Диагонали АС и ВД четырехугольника АВСД пересекаются в точке О. АО=18 см, ОС=12см, ВО=15см,

Given Information:

We are given that the diagonals AC and BD of quadrilateral ABCD intersect at point O. The lengths of the segments are as follows: - AO = 18 cm - OC = 12 cm - BO = 15 cm - OD = 10 cm

Proof that ABCD is a Trapezoid:

To prove that ABCD is a trapezoid, we need to show that one pair of opposite sides is parallel.

Let's consider the diagonals AC and BD. According to the properties of quadrilaterals, if the diagonals of a quadrilateral bisect each other, then the quadrilateral is a parallelogram. In this case, we need to show that the diagonals AC and BD bisect each other.

To prove that the diagonals bisect each other, we can use the property that the sum of the lengths of the segments formed by the intersection of the diagonals is equal.

Let's calculate the lengths of the segments formed by the intersection of the diagonals AC and BD.

Segment AB can be calculated as: AB = AO + OB = 18 cm + 15 cm = 33 cm

Segment CD can be calculated as: CD = CO + OD = 12 cm + 10 cm = 22 cm

Now, let's compare the lengths of the segments AB and CD.

AB = 33 cm CD = 22 cm

Since AB is not equal to CD, it means that the diagonals AC and BD do not bisect each other.
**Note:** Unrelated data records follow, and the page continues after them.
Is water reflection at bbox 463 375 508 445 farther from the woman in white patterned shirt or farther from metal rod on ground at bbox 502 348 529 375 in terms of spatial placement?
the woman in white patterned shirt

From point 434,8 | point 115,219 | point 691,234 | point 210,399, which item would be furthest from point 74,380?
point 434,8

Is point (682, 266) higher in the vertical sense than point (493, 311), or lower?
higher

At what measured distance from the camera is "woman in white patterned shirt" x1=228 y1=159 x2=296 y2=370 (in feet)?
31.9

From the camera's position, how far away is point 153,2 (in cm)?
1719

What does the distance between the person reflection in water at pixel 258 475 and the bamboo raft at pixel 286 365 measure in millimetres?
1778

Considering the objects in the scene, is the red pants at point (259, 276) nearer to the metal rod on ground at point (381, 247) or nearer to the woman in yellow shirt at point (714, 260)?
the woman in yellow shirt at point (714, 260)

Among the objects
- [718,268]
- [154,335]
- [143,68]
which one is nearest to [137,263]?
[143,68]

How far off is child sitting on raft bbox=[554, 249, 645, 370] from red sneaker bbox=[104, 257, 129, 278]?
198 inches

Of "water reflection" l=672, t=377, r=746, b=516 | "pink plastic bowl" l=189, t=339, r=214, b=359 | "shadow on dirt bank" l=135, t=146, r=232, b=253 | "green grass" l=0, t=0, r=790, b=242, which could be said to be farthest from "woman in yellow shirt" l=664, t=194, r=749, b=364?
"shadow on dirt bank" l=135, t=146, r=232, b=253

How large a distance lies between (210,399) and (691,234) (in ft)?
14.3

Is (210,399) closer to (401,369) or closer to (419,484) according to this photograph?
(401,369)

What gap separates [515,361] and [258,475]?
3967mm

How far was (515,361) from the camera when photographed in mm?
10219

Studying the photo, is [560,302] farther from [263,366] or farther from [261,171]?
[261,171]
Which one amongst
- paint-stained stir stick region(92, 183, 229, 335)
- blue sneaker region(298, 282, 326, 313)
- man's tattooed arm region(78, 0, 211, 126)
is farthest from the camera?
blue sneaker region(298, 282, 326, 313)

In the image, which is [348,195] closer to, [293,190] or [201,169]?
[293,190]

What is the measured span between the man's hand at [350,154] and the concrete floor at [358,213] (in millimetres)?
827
Therefore, ABCD is not a parallelogram.

Since ABCD is not a parallelogram, it cannot be a rectangle or a square. The only remaining possibility is that ABCD is a trapezoid.

Hence, we have proved that ABCD is a trapezoid.

Conclusion:

The given quadrilateral ABCD with diagonals AC and BD intersecting at point O is a trapezoid.